Not a set. Didn't win them  but either way I'd still like the uk/Canadian version. I have only read the first one but if I'm gonna read the others I wanna do it right. Also not sure but I think some of the text is different. The first book has a different name cause they wanted to make it simpler for us Americans so I've heard lol


----------



## Ausage (Jan 5, 2012)

ShutUpAndSmile said:


> Yeah really off topic.
> But I had read that the harry potter books the uk version (which is the same as the Canadian version) is different then the US version.
> So because of that I've been looking to purchase them.
> Just curious how much are they in Canada? My bfs dad often goes to do business there and I was thinking of asking him to pick me up most of the series. Shipping seems to be insane so just curious.
> ...


Generally books in Canada are about 15-25% more, allowing for currency differences, than in the US. This is true even if the Canadian book is printed in Canada. As to the Harry Potter, books I would imagine that the main difference would be the Americanization of spelling in the US edition, with perhaps some cover art differences.

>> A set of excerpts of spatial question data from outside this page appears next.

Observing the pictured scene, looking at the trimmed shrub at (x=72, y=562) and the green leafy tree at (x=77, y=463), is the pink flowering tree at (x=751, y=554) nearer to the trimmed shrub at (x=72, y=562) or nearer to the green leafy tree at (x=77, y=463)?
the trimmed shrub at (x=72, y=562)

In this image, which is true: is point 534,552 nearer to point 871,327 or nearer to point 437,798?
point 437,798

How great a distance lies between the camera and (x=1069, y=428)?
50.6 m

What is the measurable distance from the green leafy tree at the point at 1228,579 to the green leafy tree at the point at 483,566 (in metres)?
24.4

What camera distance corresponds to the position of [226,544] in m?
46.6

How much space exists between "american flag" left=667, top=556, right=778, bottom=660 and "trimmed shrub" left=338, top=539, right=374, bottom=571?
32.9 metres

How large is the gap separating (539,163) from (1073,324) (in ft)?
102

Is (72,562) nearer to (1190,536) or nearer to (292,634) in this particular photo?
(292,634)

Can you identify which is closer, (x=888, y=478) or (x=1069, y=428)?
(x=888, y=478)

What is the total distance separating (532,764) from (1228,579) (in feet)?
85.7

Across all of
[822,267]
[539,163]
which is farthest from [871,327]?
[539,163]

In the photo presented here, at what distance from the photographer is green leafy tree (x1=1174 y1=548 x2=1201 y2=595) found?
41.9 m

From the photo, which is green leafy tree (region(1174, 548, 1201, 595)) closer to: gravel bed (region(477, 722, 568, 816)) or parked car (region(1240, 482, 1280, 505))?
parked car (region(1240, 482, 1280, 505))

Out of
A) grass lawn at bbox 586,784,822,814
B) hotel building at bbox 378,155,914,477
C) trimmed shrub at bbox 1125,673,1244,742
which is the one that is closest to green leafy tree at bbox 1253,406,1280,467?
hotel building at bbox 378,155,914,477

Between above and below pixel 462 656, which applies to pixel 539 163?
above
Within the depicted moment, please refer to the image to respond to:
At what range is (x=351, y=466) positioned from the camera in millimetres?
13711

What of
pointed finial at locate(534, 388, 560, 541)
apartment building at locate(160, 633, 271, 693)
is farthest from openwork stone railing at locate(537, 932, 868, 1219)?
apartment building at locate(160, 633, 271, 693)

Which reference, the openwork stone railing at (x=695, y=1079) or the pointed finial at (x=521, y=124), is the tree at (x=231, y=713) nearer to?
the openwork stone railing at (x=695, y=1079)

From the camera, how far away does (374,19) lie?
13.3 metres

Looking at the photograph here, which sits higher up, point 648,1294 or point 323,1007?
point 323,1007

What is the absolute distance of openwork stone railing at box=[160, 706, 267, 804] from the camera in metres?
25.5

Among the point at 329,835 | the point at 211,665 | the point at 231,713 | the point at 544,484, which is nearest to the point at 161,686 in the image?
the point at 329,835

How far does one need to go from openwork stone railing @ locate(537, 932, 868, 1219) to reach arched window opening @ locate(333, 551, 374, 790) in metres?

It is not unheard of for American publishers to suggest / demand editorial changes in books, especially children's books, of plot elements that might affect sales to libraries and schools.


----------



## moxieberry (Nov 30, 2011)

This is true for more than just the Harry Potter books. All books that are originally published in the UK are slightly altered when they're published in the US. For one thing, the spelling differences are adjusted (colour/color, theatre/theater, etc.) - and for another, there are certain words that have a slightly different meaning in the UK, compared to the US. I'll use Neil Gaiman as an example - one of my favorite authors, an English author (who also provided me with a name recommendation for my hedgehog!):

"For example, in the English version Richard, our hero, meets Door, our, for want of a better word, heroine. He stumbles over her bleeding on the pavement. In the American version, he stumbles her over bleeding on the sidewalk. English people ask me, "Why did you change that?" And I say, "Because it's a word that means two different things. The English word pavement literally means sidewalk. In America pavement is the paved area; it's actually the road. If I left her bleeding on the pavement in the American version, for reasons of cultural superiority, she would be in a different place. People would understand it differently." I wanted the story to be understood and to be read the same."

Some small things will also sometimes be tweaked according to the opinion of the US editor/publisher, since that's not going to be the same one as in the UK. This includes cover art; usually the original publishing company will have the cover art copyrighted, and when a new publisher takes on the book to print/sell it in the US, they don't have the rights to that art.


----------